しかし、この部屋にいるのはレックスとサフィア、そして昏倒したヴァネッサだけ。強力な力を持つマーガレットは未だに昏睡している。すると、必然的に夢の世界を壊したのはサフィア自身ということになる。
「な、ならもう一度眠らせてやりますの! もう一度堕としてしまえば――」
「なぁ。未来と入れ替わったって、嘘なんだろ? ここにいるのは紛れもない今のサフィアだ。それに、母さんが実験をやっていたというのも嘘だろ?」
サフィアの言葉を遮り、レックスが自分の考えを言う。本当はサフィアは未来の自分と入れ替わったのではなく、ただ薬品で異常な急成長を遂げただけなのだと。
「何を、いきなり。何を証拠にそんなことを」
「だって、さっきサフィアは『先日アイヴィお姉さまから受けた折檻の内容を話す』と言ったんだ」
「それがなんですの?」
「おかしいだろ。未来の、それも十数年後のサフィアが『先日』なんて言い方をするか?」
「うっ」
痛いとこを突かれたとサフィアは言い淀む。上手く反論を述べることができず、ただ押し黙る。その様子が彼女は紛れもなく今のサフィアなのだと証明していた。
「それに、やっぱりなんやかんやでなんて理論は無理があるよ。あと昔の自分と入れ替わったのなら、もう少し動揺したり感動したりすると思うんだけど」
「う、うぅ」
完全に嘘だと見抜かれた。サフィアはぺたりと地面に座り込み、膝の上で両手をぎゅっと握る。
「なんで未来と入れ替わったなんていう嘘をついてまで、ボクとエッチしようと思ったんだ?」
「……だって、だって」
他人のために泣く子。だがしかし、兄と姉を手にかけようとした彼女の心は限界であった。いわば逆切れの形で、涙を流しながら彼女は酷い具合でわめく。
「お兄ちゃんはアタシのこと愛してくれないもん!」
「サフィ、ア」
「いつも媚薬とか痺れ薬とか使わないとアタシとエッチしてくれなくて、誘惑も効かないんだもん! アタシのこと幸せにするって言っておきながら、どうしてアタシと自分からエッチなことしてくれないの!? どうしてよ!!」
まさかそんなことを考えていたのか。自分が攻めないことでサフィアのプライドを傷つけ、さらに寂しい思いをさせてきたのかとレックスは後悔した。確かに、サフィアに襲われないと性行為はしていなかった。

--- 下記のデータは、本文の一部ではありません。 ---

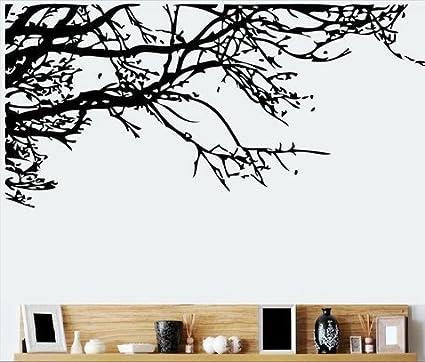 Amazon.com: TRURENDI Stunning Tree Branch Removable Wall Art Sticker ...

互いの間に少しばかりの沈黙が流れる。だがその沈黙を破り、レックスが謝罪と共に考えていたことを述べた。
「その、ゴメン。サフィアはボクと同じくらいの体格だろ? サキュバス相手にこんなこと言うのはおかしいかもしれないけど、まだ幼いサフィアを襲ったりしたら、その、傷ついちゃうんじゃないかなってずっと思ってた」
「そう、なの?」
「サフィアが僕より年上なのは知ってる。この家にボクが先にいたから、ボクのことをお兄ちゃんって呼ぶのも知ってる。でも、やっぱりそうなると、ボクはお前が、大事な妹に思えてくるんだ。妹に……乱暴なことや無理矢理だなんてしたくない」
しゃくり上げながらもサフィアはレックスの言葉を受け止めた。彼女を自制して襲わなかったのは、兄なりの優しさだったのだ。
自分は兄のことを完全には理解できていなかったのだという羞恥と共に、自分が姉達より劣っているわけではなく、兄もまた自分のことを思っていたのだとサフィアは安堵した。
が、安堵したのも束の間。ボフンッ、と一瞬の間に大量の煙を体から吹き出すサフィア。あっという間に煙は晴れ、そこにはぶかぶかの服をまとったいつものサフィアがへたり込んでいた。
「あっ、戻っちゃった……」
せっかく兄が好きそうな体だったのにとサフィアは落ち込み、かくりと首を垂れる。
だが、そんなサフィアへ歩み寄り、レックスはかがんでその肩に手を置く。
「大丈夫、サフィアはサフィアだから。どんなサフィアでもボクは好きだ」
「お兄ちゃん……」
「それと、ヴァネッサをきちんとベッドで寝かせて、アイヴィに事情を説明した後に……その、ボクの部屋へ行こうか」
「えっ? それって」
「えっと、収まりがつかないんだ。夢の中であんなすごいことされたらさ」
サフィアがレックスの股間に視線を落とす。確かにズボンを内側から破ろうとするばかりに大きくなっている。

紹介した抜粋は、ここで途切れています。